If there is a surprise in this volume, it is how profoundly christological and theologically orthodox the sermons are. Generating Coffin’s sometimes radical politics and undergirding his always edgy commitments to disarmament, racial harmony, sexual openness and economic justice was a neo-orthodox spirit and a rock-ribbed conviction that because God is in Christ reconciling the world, following Jesus is the whitewater adventure of a lifetime. One often hears in these sermons the voices of Barth and the Niebuhrs whispering in the background, and even occasional echoes of the frontier revivalist assuring his hearers, as Coffin does in one sermon, “You can take what seems like a defeat at the hand of Satan and turn it into the occasion for the victory God always had in mind for you.”
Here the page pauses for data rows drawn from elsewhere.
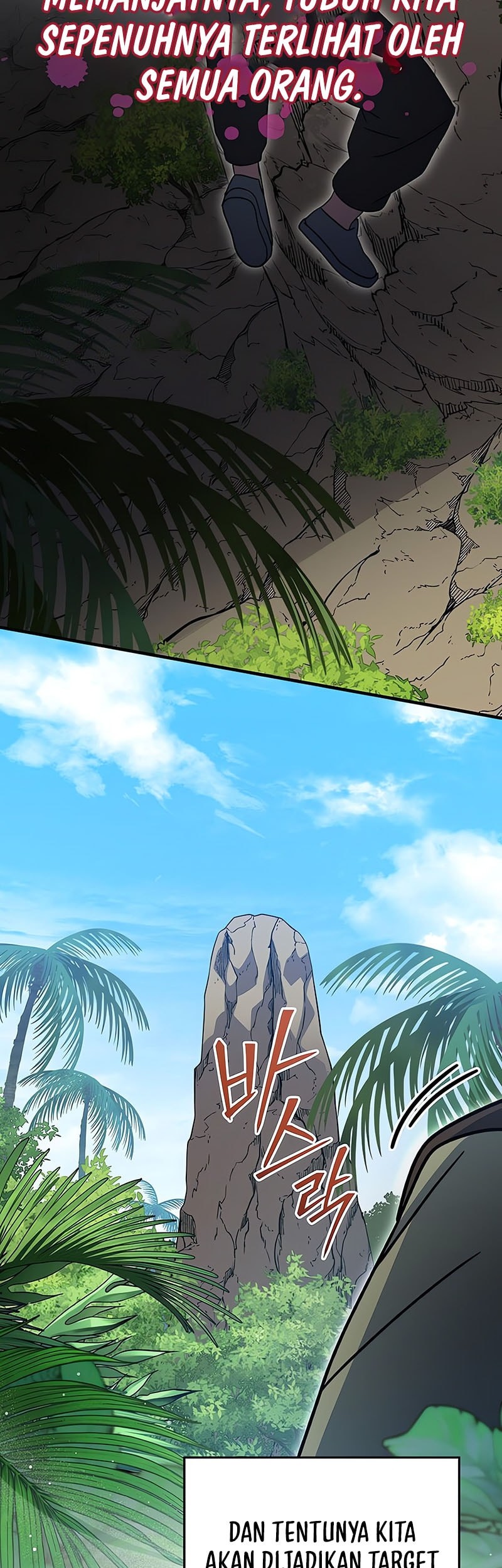 Genius Archer’s Streaming Chapter 76 Gambar 59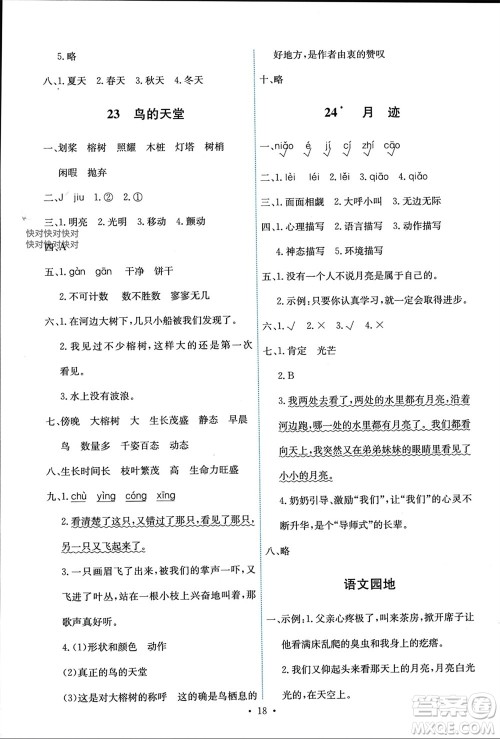 人民教育出版社2023年秋能力培养与测试五年级语文上册人教版参考答案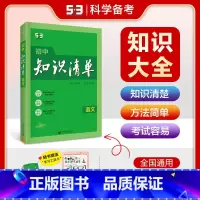 初中知识清单-语文 初中通用 [正版]全国通用2024版53初中知识清单语文数学英语物理化学生物地理道德与法治历史初中基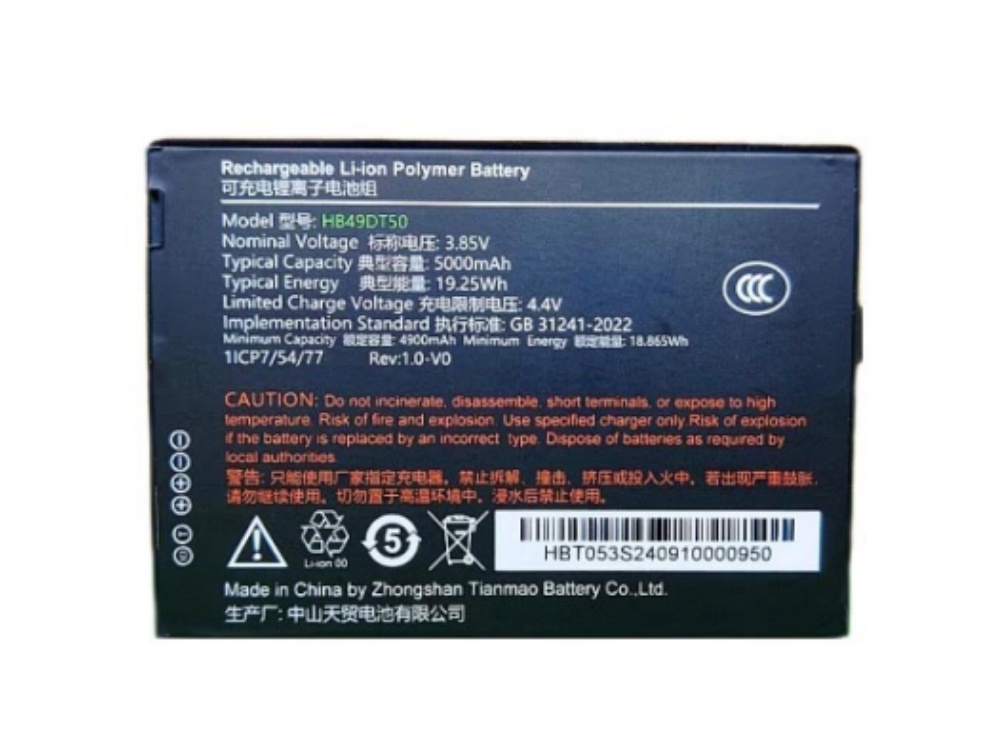 UROVO HB49DT50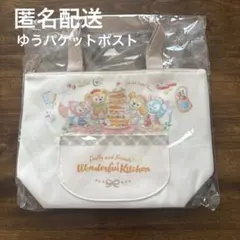 ダッフィ＆フレンズ　ワンダフルキッチン　スーベニアランチケース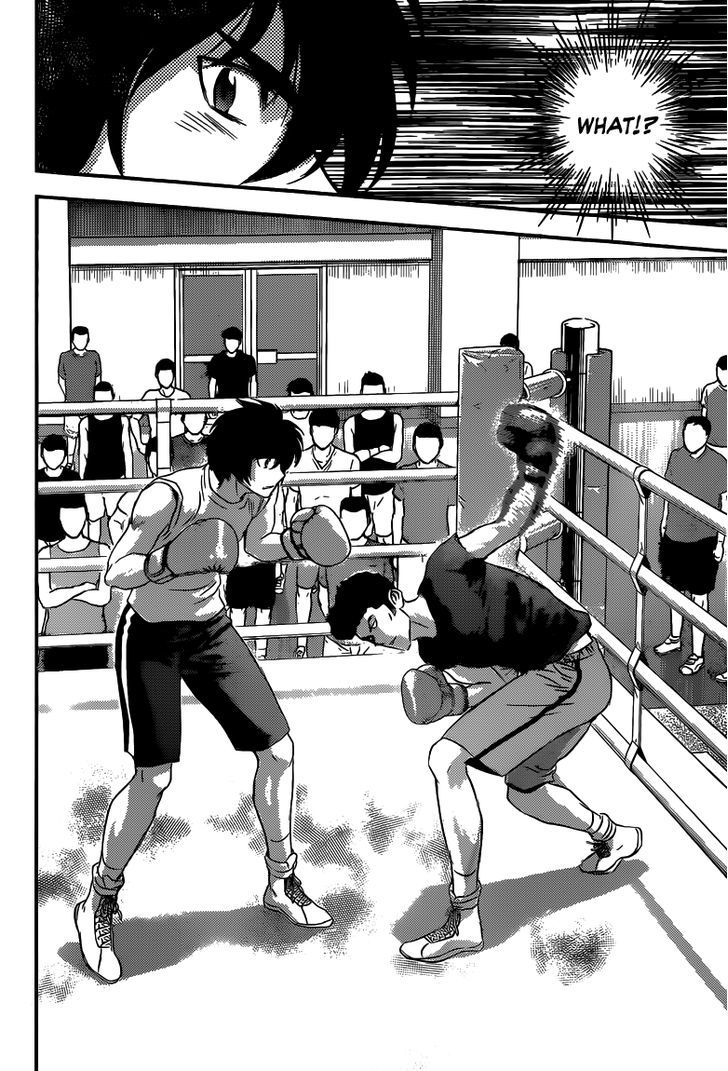 Buyuden Chapter 107 page 15 - Chapter 107 : He Was Starving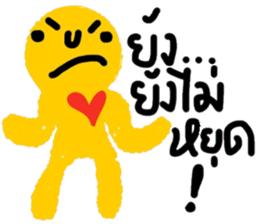 Fred in January sticker #15144817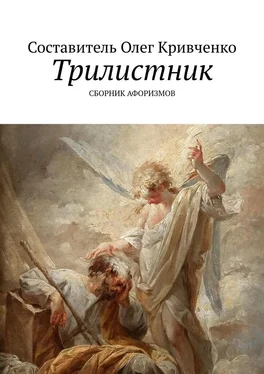 Олег Кривченко Трилистник обложка книги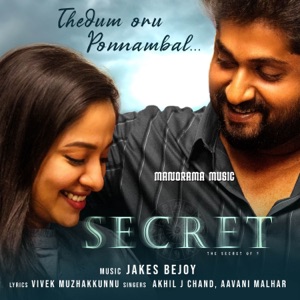 Thedum Oru Ponnambal (From 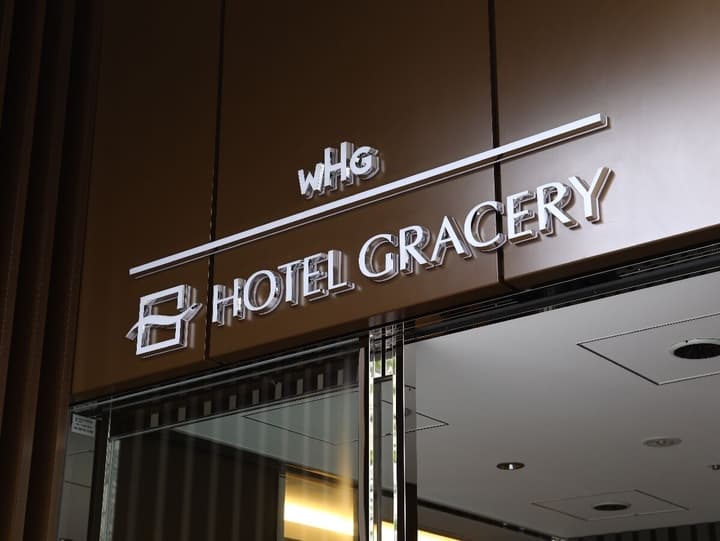 Hotel Gracery Asakusa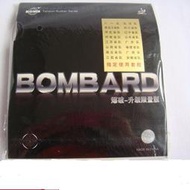 桌球孤鷹~桌球膠皮~ BOMB炸彈~BOMBARD爆破升級限量版~(紅黑max)~强進旋轉攻擊型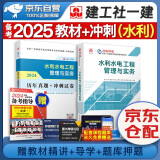 【新大纲】备考2025 一级建造师2024教材 一建教材+历年真题+冲刺试卷 水利水电工程实务 单科2本套 中国建筑工业出版社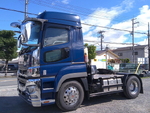 Super Great Trailer Head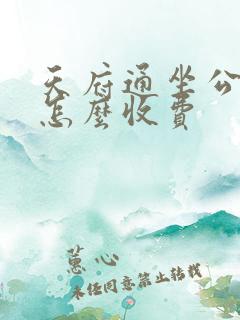 天府通坐公交车怎么收费 天府通坐公交车怎么收费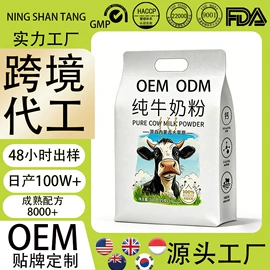 非处方滋补膏;复合保健产品;代用/养生茶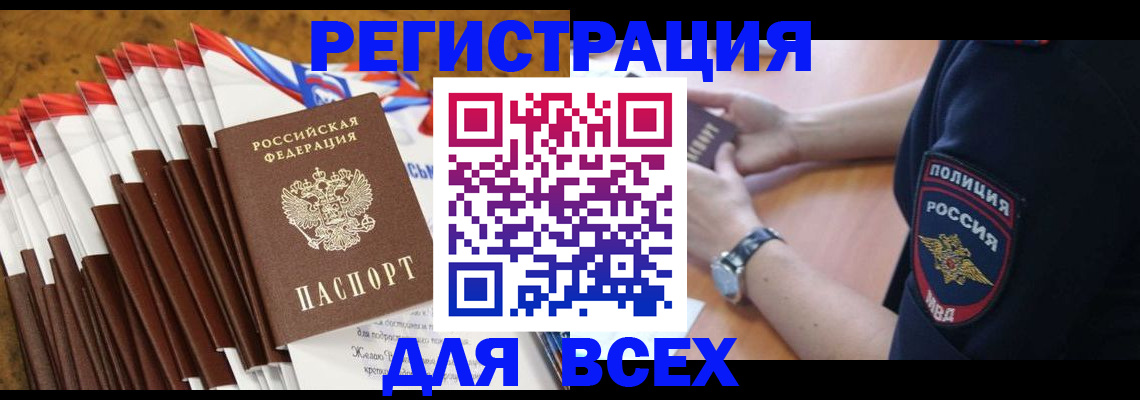 прописка ребенка в Петухово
These sermons were preached during the halcyon days of folksy, narrative preaching in the American pulpit, but Coffin seems to have fashioned his style from older timbers. The occasional well-turned anecdote appears, of course, but the rhetorical energy of these sermons flows mainly from two other springs. First, almost every sermon forms itself around at least one well-chosen literary citation. Typical, and a Coffin favorite, is G. K. Chesterton: “The world does not lack for wonders, only for a sense of wonder.” Second, there is Coffin’s own knack for coining the pithy phrase. According to journalist Ben McGrath, Coffin once teased Joseph Lieberman, “Joe, you’re an orthodox Jew and a conservative Democrat. It would be better if it were the other way around.” About the world of business he said: “Even if you win a rat race, you’re still a rat!” About sex: “I hope American Christians . . . will become less Victorian and more Edwardian, less repressed, more irrepressible.”

Naturally, not every sermon in this collection soars. As a preacher I found it reassuring to encounter a few that simply meander around and to run across some hasty three-point productions that confirm the homiletical truth that it’s easier to make a list than to craft a sermon. However, the rare flat sermon in this collection serves only to highlight the multitude of sparkling gems.

As for the volume as a whole, the only additional feature I would recommend is historical notation for the sermons. It would be helpful, for example, to follow the development of Coffin’s stance toward nuclear arms as it evolved in his preaching; fascinating to be reminded of the context for the occasional references to Jeb Magruder (who, in testimony before a Senate committee, pointed to Coffin’s antiwar activity as partial justification for his own Water gate illegalities); and intriguing to know that the 1981 sermon “Homo sexuality,” in which Coffin denounced homo phobia, was preached not out of the blue but as counterpoint to a sermon declaring homosexuality to be a sin, preached by an associate pastor at Riverside the week before, a Sunday when Coffin was away.

If, as John Ames avows, old sermons are “a record of my life, after all,” then this volume of Coffin’s sermons testifies to a life well-lived, a life of creativity, rhetorical brilliance, fidelity to the gospel, wide-ranging influence and courage.